When an FFL shuts down operations, they have to send all of its Form 4473s to the ATF. While they can destroy them after a period of time, far too many businesses fail before they reach that period, which means the ATF has a ton of paperwork on who bought what gun.
And they've been trying to digitize the records for a while, which is troubling for a lot of people.
After all, what does this effort really boil down to? It's a gun registry, plain and simple.
The federal government says it’s not building an illegal National gun registry—but if it looks like one, operates like one, and can be searched like one, then what is it really?
That’s the question at the heart of a heated debate about the ATF’s quiet move to digitize Form 4473 records from out-of-business gun shops. These are the forms that list your name, address, and firearm info when you buy a gun through an FFL (Federal Firearms Licensee). Normally, dealers keep these records on-site for 20 years, then they can destroy them. But now, the ATF wants them forever—and in digital format.

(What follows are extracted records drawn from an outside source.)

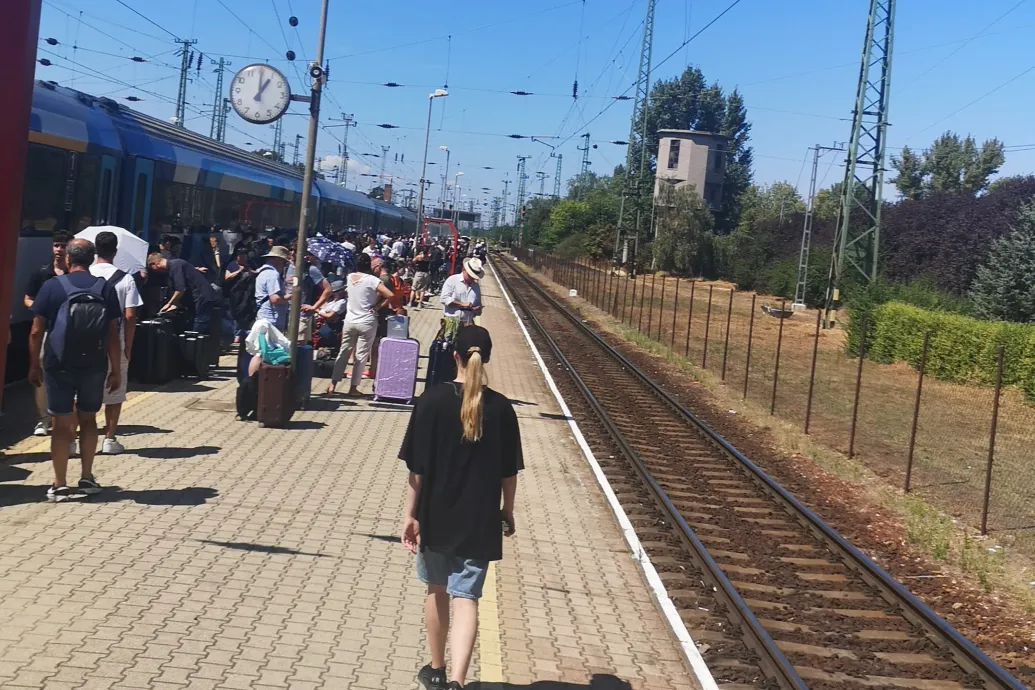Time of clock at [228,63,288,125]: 1:00
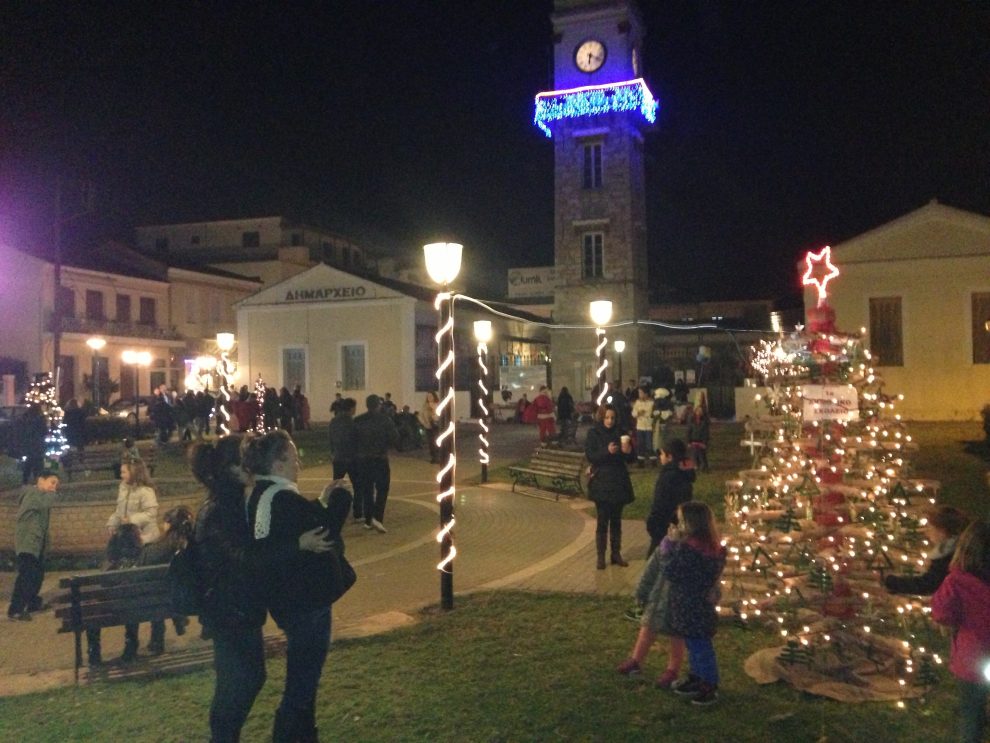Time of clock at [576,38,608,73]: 6:18
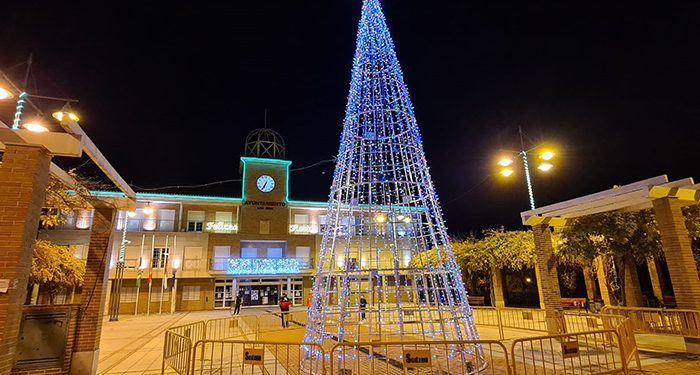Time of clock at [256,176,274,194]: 6:34
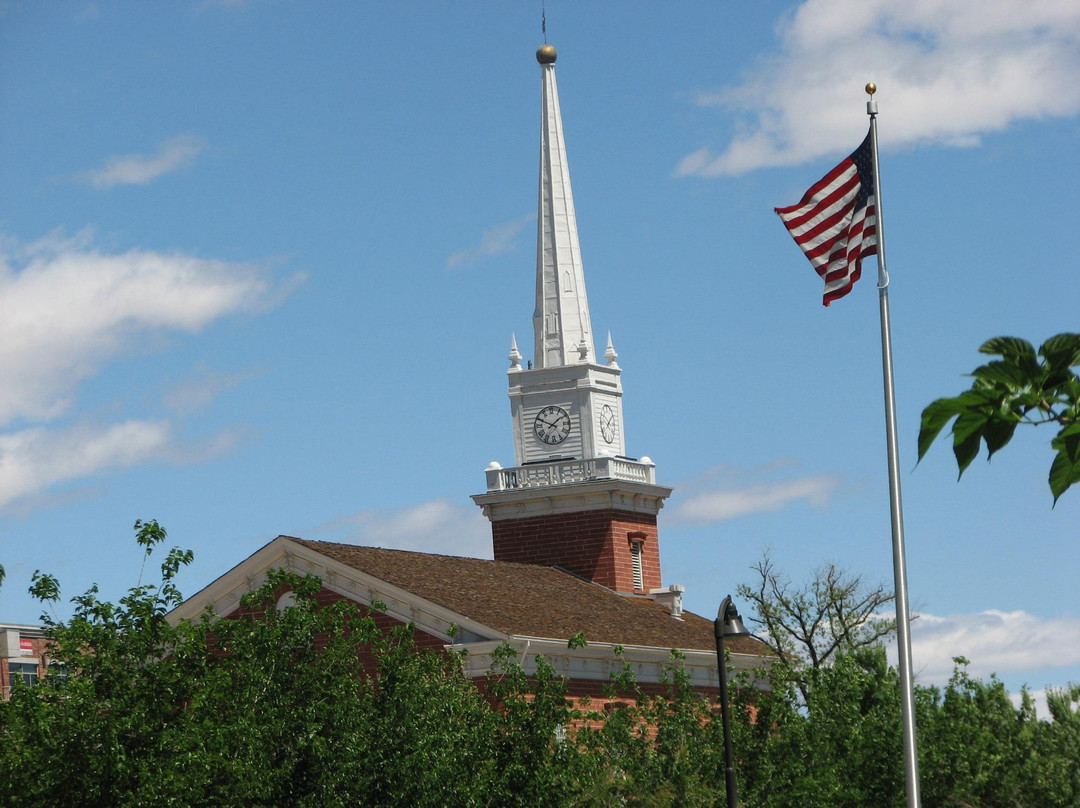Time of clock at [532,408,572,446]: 1:49
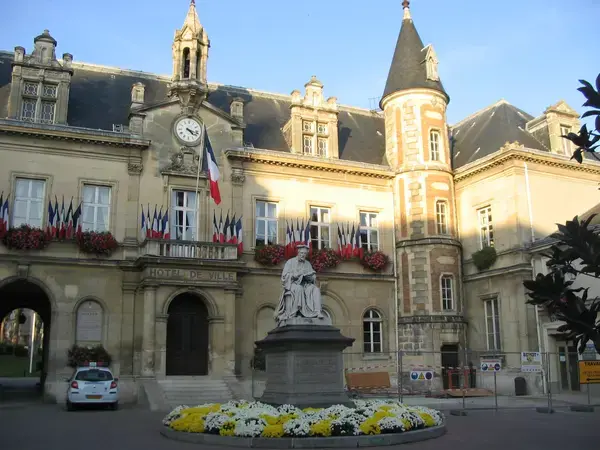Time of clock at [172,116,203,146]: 4:17
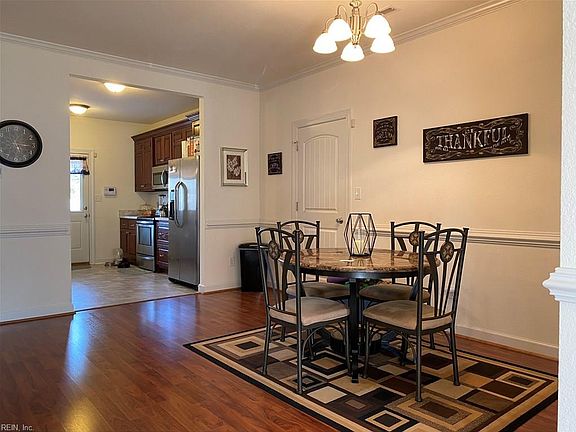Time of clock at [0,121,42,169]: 5:15
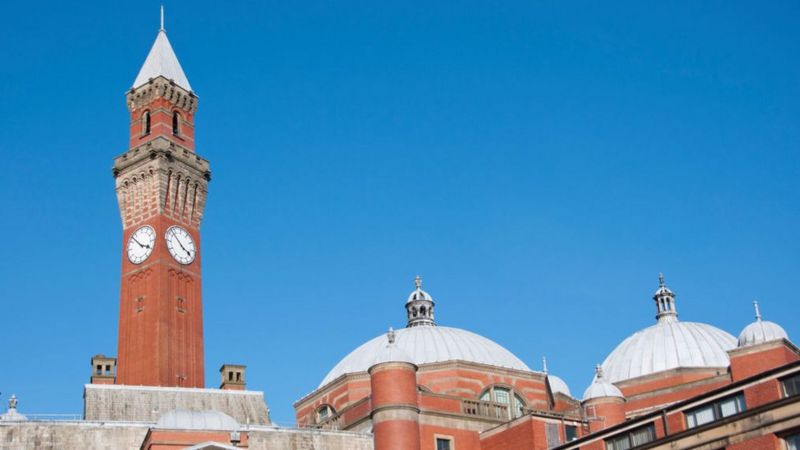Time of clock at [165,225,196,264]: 3:52
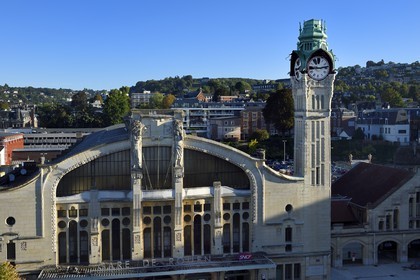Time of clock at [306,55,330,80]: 9:13
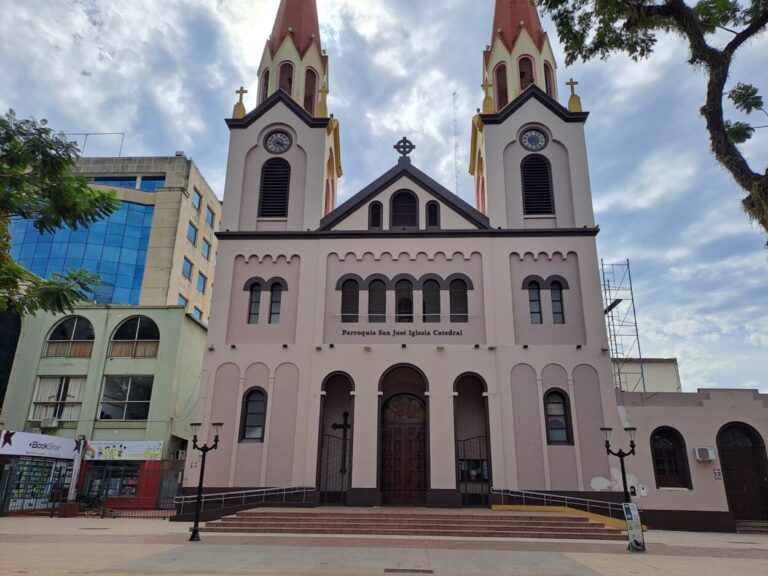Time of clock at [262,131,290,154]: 4:16
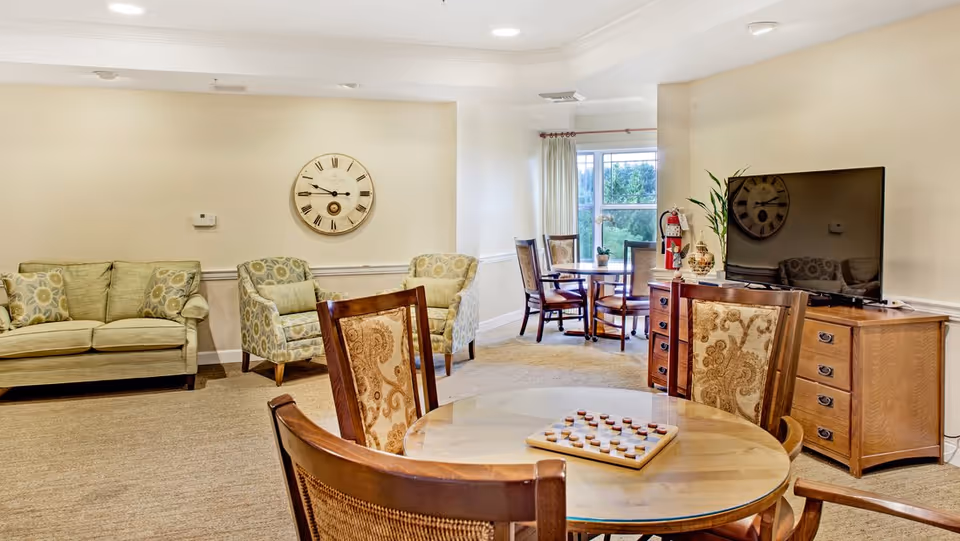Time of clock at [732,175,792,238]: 2:14
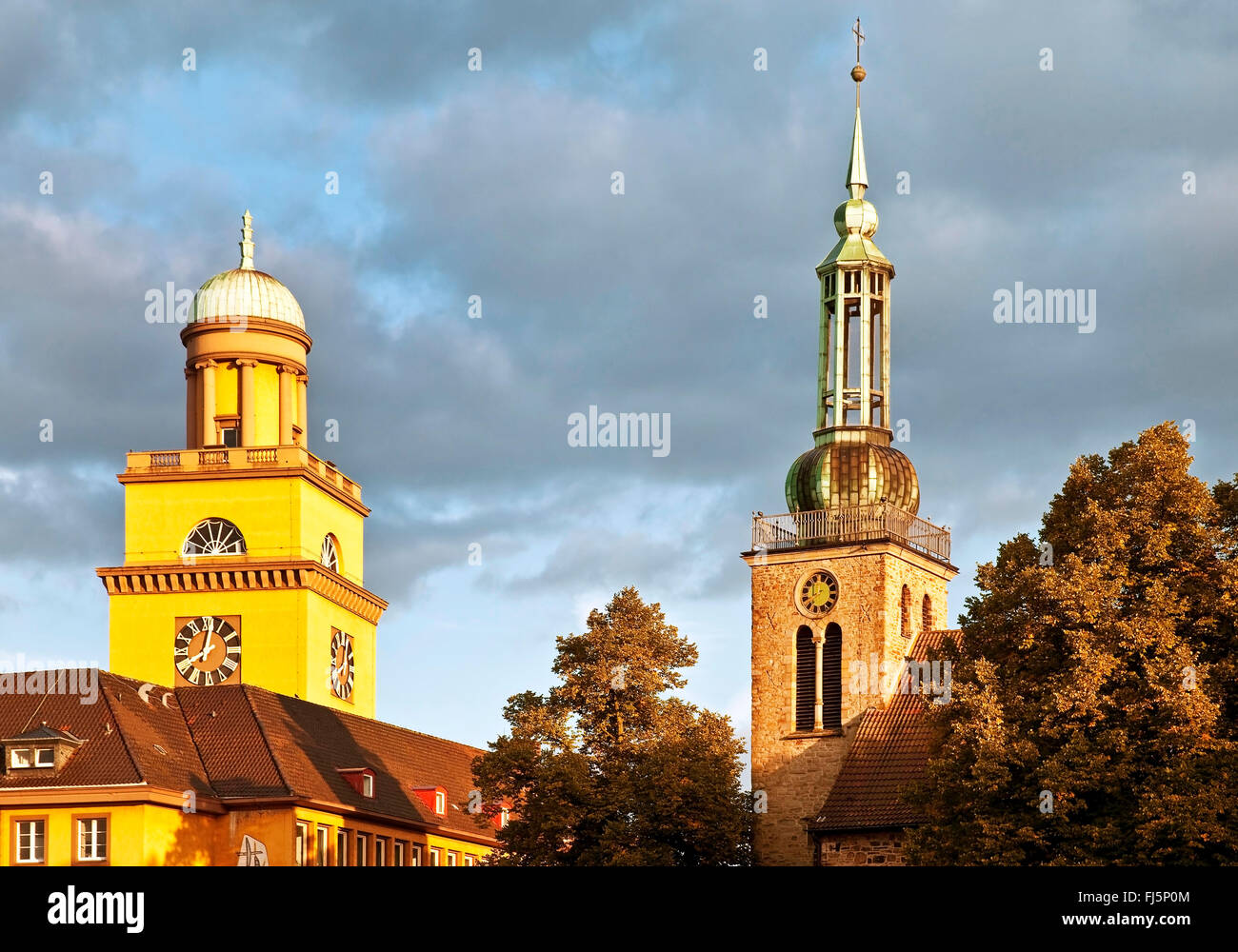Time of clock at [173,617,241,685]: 8:02
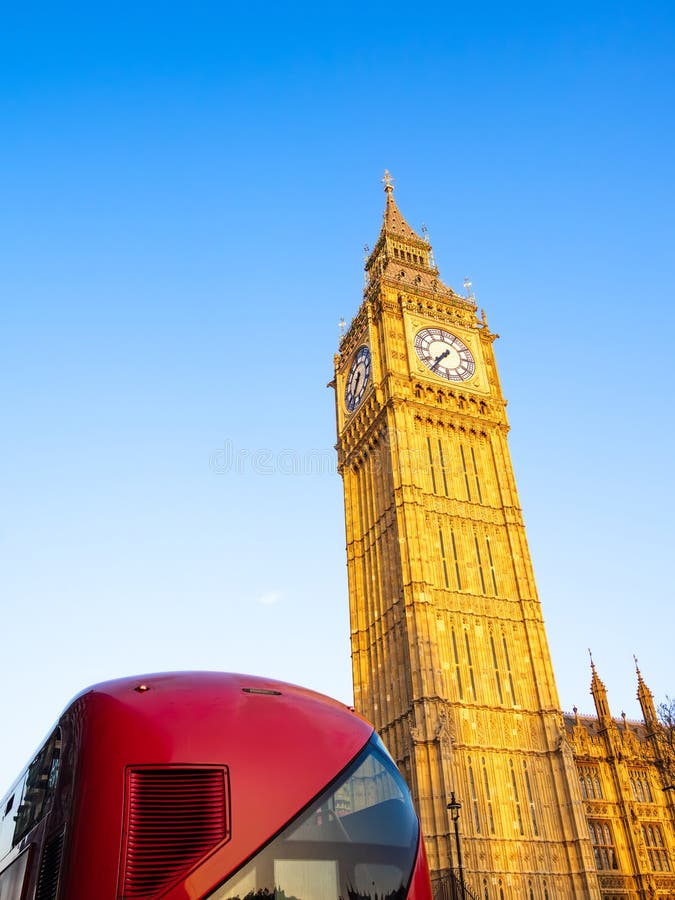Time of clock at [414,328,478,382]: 7:36
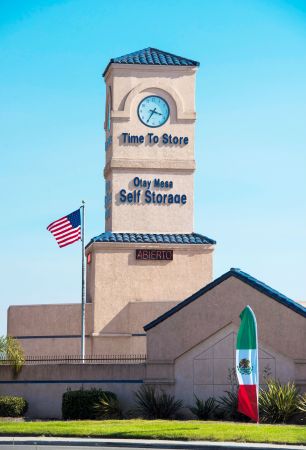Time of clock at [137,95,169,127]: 3:35
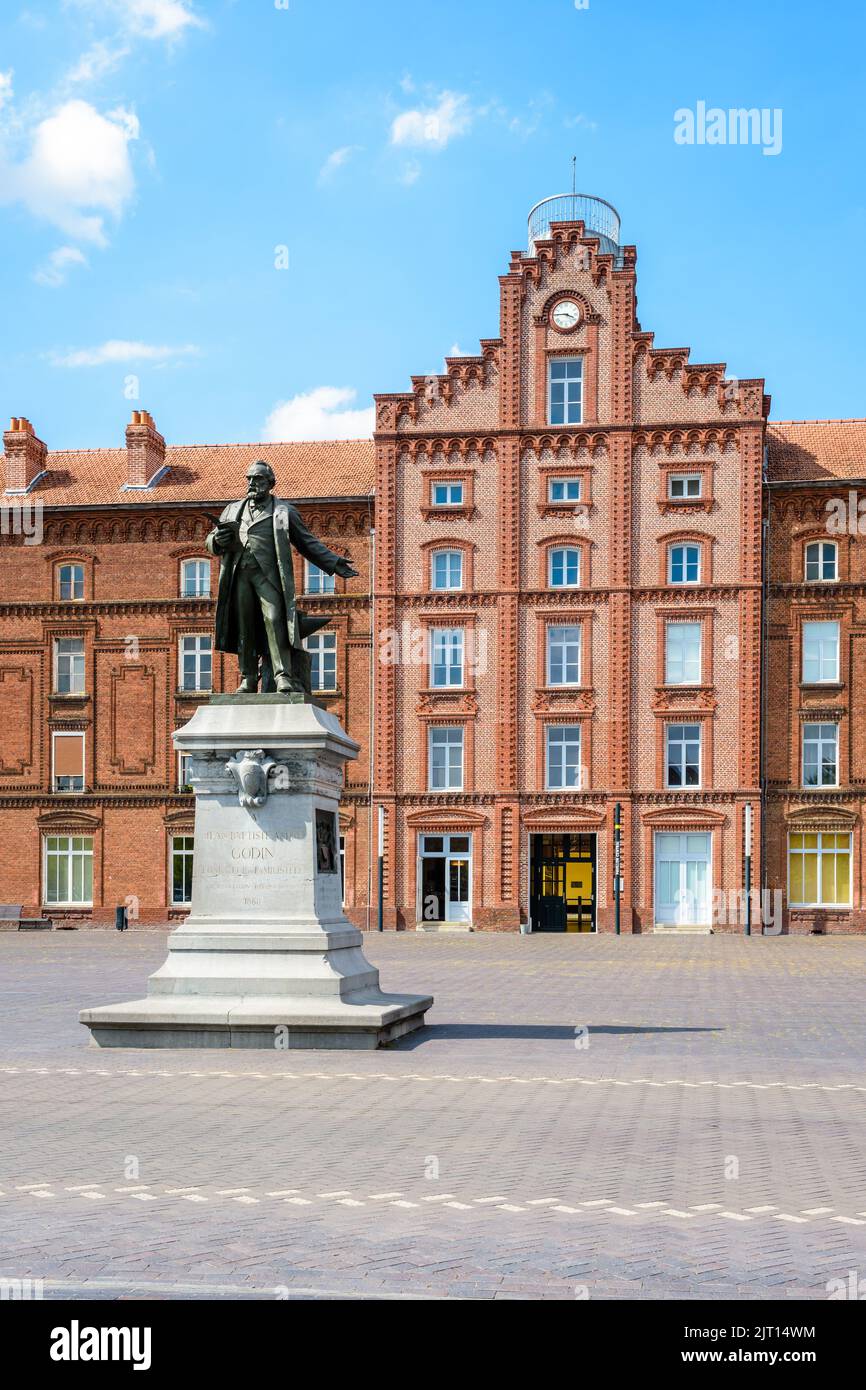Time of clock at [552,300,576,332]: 3:45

According to a paper by Del Schlangen at the Firearms Research Center, the ATF already has close to a billion records in its system. That’s not a typo—a billion. Many of those came from gun stores that went out of business and were forced to send in their paper files. Now, the ATF scans them and stores them digitally in Martinsburg, West Virginia.
Gun owners and lawmakers are calling this what it looks like: a de facto gun registry.
Why It Matters
Under the Firearm Owners’ Protection Act of 1986, the federal government is prohibited from creating any kind of national gun registry. But if the ATF is storing digitized records forever—records that can be searched by serial number and traced back to you—then what’s the difference?
Supporters of digitization claim it’s just about helping cops solve crimes faster. But here’s the catch: if it makes tracking down lawful gun owners easier, it makes confiscation easier too. History has shown that registration is always the first step.
Here's the one issue I have with this, though. Even without the digitization, it's still gun registration. It's just a terribly inefficient gun registration.
The existence of the Form 4473 and the record-keeping requirements for FFL dealers exist explicitly so the ATF can trace a given gun, which means they can use those same records in reverse. Sure, current law says they can't record the data at a gun store in any way, but we've seen that law be broken with zero consequences.
Those records show who bought what at so many gun stores, and when they shut down as small businesses all too often do, the ATF has those records, too.
Digitizing them just makes it more practical and efficient.
Let's also realize that gun tracing doesn't solve crimes. When people have actually looked for examples where gun tracing solved a crime, they couldn't find one. Not in the United States, nor in Canada where they have outright handgun registration.
That's because criminals aren't buying guns lawfully. That's not how they get firearms in the first place. We know that because they've told us how they get them.
Moreover, tracing only works if a gun is recovered at the scene. Most criminals don't leave them lying around after shooting someone.
But as a registry, all this works so much better.
And it's illegal.
Yet the ATF is going to keep trying to do it anyway.